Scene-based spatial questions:
[BEGIN]

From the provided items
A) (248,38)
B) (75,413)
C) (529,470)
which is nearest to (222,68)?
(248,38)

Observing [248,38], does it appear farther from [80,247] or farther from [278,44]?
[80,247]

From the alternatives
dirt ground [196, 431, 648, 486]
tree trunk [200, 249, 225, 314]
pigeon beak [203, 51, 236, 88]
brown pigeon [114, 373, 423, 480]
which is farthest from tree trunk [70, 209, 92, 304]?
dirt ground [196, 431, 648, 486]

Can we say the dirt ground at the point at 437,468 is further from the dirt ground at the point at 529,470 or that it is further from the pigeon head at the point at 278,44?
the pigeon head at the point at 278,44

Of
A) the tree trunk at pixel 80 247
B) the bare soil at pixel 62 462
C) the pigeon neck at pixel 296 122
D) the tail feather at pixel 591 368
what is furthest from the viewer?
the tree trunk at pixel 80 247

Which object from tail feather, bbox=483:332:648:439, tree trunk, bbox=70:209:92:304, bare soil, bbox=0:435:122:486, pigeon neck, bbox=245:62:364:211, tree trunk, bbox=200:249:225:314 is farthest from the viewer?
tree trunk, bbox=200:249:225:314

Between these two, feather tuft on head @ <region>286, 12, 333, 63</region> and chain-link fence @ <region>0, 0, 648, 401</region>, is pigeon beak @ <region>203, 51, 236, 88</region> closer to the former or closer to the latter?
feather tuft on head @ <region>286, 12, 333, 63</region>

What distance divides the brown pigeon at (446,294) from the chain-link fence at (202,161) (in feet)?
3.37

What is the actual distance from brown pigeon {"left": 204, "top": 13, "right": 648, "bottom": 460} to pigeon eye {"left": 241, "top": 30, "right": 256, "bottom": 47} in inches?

[END]

WHAT THIS TASK INVOLVES
Reproduce the listing shown above in its entirety, exactly.

FINAL ANSWER
From the provided items
A) (248,38)
B) (75,413)
C) (529,470)
which is nearest to (222,68)?
(248,38)

Observing [248,38], does it appear farther from [80,247] or farther from [278,44]?
[80,247]

From the alternatives
dirt ground [196, 431, 648, 486]
tree trunk [200, 249, 225, 314]
pigeon beak [203, 51, 236, 88]
brown pigeon [114, 373, 423, 480]
which is farthest from tree trunk [70, 209, 92, 304]?
dirt ground [196, 431, 648, 486]

Can we say the dirt ground at the point at 437,468 is further from the dirt ground at the point at 529,470 or that it is further from the pigeon head at the point at 278,44?
the pigeon head at the point at 278,44

Of
A) the tree trunk at pixel 80 247
B) the bare soil at pixel 62 462
C) the pigeon neck at pixel 296 122
D) the tail feather at pixel 591 368
what is furthest from the viewer?
the tree trunk at pixel 80 247

Which object from tail feather, bbox=483:332:648:439, tree trunk, bbox=70:209:92:304, bare soil, bbox=0:435:122:486, pigeon neck, bbox=245:62:364:211, tree trunk, bbox=200:249:225:314 is farthest from the viewer?
tree trunk, bbox=200:249:225:314

Between these two, feather tuft on head @ <region>286, 12, 333, 63</region> and chain-link fence @ <region>0, 0, 648, 401</region>, is pigeon beak @ <region>203, 51, 236, 88</region> closer to the former or closer to the latter?
feather tuft on head @ <region>286, 12, 333, 63</region>

What distance divides the brown pigeon at (446,294) from the chain-link fence at (202,161) (in feet)?
3.37

What is the actual distance from brown pigeon {"left": 204, "top": 13, "right": 648, "bottom": 460} to pigeon eye {"left": 241, "top": 30, "right": 256, "bottom": 47} in inches?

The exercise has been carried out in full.